» Activity
Check the material that follows for the word "scientific" and say how many lines contain it, with no other words.

» Data
☆ ☆ ☆ ☆
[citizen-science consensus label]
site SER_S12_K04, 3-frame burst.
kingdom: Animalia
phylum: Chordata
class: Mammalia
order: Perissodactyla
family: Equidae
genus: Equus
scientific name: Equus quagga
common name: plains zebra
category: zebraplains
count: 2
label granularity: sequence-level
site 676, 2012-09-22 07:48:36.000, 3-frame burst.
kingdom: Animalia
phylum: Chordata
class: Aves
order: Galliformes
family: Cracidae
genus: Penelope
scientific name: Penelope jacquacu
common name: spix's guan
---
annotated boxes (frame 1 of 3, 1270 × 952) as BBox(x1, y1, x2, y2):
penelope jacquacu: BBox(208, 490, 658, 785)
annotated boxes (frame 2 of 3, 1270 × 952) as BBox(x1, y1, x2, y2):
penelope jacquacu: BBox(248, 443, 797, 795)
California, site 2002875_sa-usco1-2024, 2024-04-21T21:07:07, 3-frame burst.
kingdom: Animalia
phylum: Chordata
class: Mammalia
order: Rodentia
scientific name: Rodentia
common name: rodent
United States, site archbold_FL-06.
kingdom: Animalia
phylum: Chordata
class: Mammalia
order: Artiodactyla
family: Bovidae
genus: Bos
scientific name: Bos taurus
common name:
☆ ☆ ☆ ☆
» Task result
4